▸ **Given information**:

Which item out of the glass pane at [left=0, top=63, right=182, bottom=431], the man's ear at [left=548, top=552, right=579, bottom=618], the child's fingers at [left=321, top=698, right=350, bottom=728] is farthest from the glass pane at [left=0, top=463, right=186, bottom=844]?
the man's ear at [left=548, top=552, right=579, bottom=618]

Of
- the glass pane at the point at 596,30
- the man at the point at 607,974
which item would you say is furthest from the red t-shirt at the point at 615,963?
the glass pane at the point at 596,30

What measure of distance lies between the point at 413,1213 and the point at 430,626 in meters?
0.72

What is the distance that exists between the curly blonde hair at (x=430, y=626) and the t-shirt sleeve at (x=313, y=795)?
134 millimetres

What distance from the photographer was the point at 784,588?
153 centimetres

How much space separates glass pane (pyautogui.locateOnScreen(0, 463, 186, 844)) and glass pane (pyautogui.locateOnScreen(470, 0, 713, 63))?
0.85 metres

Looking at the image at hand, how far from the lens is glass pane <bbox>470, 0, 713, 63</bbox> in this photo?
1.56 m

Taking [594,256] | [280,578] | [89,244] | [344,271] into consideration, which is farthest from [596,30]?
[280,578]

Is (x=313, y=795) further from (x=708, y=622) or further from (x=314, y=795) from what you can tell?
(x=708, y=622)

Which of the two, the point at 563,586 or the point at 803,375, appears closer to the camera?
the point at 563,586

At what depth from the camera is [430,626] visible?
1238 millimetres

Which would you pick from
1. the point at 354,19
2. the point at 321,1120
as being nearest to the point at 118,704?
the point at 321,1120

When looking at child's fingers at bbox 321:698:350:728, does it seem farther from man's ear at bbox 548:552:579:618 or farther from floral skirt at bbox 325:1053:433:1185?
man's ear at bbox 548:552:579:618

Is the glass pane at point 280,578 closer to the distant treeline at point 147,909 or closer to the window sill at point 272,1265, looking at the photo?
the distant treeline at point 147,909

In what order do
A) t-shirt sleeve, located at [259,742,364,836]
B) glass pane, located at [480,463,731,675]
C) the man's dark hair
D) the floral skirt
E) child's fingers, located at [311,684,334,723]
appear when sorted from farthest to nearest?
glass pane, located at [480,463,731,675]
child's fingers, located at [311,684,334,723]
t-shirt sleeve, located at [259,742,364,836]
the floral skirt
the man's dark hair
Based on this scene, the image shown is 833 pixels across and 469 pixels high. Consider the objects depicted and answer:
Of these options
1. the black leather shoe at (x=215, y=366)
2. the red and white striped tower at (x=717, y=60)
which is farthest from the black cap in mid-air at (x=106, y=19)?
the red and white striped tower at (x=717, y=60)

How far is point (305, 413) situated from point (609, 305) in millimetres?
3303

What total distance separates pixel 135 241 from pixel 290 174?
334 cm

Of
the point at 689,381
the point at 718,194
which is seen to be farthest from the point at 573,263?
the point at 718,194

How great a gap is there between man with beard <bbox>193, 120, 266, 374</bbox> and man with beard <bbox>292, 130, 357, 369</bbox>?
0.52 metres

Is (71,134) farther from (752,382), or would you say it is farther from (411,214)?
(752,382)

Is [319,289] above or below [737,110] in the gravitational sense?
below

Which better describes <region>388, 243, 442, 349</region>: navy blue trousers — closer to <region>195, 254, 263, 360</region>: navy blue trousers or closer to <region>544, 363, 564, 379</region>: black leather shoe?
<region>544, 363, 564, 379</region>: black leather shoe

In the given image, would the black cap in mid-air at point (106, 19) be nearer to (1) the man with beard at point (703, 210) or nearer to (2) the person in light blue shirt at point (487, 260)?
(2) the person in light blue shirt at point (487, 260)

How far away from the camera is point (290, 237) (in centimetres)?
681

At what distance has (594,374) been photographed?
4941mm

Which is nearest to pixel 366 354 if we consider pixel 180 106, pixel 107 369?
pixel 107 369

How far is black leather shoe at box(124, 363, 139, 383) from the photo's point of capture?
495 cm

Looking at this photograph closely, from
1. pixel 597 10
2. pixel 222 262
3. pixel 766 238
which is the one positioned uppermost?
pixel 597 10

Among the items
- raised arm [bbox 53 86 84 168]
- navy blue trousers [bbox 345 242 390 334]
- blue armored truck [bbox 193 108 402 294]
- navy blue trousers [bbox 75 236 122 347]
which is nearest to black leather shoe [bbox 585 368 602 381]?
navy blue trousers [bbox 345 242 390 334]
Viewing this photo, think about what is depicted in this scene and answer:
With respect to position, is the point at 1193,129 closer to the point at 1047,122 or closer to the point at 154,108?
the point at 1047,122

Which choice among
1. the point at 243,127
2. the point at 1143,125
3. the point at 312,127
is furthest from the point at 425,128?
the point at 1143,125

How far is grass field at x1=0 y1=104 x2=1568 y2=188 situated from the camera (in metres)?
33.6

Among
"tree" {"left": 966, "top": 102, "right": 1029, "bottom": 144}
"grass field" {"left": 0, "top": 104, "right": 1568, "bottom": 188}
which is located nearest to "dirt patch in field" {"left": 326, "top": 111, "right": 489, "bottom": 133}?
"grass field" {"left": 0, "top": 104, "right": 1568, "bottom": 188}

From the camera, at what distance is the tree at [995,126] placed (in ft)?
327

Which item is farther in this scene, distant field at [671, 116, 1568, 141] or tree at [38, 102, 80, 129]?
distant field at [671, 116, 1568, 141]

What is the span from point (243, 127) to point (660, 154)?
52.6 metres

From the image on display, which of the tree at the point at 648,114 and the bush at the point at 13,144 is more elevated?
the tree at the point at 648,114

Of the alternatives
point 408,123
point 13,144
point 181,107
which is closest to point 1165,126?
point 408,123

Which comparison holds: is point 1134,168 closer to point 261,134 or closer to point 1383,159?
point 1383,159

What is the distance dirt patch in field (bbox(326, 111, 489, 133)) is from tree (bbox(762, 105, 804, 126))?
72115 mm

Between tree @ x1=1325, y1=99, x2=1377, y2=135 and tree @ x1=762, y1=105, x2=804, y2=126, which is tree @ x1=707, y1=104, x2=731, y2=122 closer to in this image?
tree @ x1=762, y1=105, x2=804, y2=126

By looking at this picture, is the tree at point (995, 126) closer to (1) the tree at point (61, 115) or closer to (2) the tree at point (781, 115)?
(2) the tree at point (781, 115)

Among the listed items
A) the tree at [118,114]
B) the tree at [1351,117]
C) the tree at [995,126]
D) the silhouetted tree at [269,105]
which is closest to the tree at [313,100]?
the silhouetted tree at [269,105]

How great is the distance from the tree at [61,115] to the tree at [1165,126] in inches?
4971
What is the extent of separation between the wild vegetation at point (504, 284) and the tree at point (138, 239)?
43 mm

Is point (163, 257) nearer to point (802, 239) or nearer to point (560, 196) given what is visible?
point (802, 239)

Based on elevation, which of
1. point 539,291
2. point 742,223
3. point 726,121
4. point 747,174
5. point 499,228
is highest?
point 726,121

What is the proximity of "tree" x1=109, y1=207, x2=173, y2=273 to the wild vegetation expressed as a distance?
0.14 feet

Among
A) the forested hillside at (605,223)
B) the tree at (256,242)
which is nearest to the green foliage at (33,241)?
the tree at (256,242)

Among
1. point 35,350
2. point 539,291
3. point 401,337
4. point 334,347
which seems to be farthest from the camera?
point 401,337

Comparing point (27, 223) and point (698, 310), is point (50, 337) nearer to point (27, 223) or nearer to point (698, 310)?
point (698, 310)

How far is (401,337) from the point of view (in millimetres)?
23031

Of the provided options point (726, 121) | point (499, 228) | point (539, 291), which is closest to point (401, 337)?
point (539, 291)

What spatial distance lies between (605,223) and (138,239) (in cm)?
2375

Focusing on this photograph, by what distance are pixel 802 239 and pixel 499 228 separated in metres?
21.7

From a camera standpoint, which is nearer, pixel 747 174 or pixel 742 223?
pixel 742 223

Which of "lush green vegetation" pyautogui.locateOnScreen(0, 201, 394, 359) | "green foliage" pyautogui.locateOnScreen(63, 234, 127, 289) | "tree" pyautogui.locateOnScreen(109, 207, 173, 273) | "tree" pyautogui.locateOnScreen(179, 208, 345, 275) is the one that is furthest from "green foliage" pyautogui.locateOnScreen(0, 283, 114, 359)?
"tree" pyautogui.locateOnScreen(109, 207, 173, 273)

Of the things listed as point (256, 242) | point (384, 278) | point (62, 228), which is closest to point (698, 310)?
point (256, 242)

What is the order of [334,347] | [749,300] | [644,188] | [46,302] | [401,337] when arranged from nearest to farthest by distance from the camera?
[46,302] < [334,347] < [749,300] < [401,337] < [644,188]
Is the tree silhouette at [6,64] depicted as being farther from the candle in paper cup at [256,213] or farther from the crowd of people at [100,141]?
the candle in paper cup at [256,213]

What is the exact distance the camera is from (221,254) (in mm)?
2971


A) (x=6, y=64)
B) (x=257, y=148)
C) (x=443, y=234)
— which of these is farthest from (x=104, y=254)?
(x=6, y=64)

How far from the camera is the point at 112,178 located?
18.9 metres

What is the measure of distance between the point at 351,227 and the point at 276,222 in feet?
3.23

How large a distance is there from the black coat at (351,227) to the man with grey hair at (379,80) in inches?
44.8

▸ **What the exercise asks**: Arrange every line from the one containing "How large a" through the end of the data, both ends included, as a Markdown table with the columns No. and Line, leaving out any blank lines.

▸ **Solution to this task**:
| No. | Line |
|---|---|
| 1 | How large a distance is there from the black coat at (351,227) to the man with grey hair at (379,80) in inches? |
| 2 | 44.8 |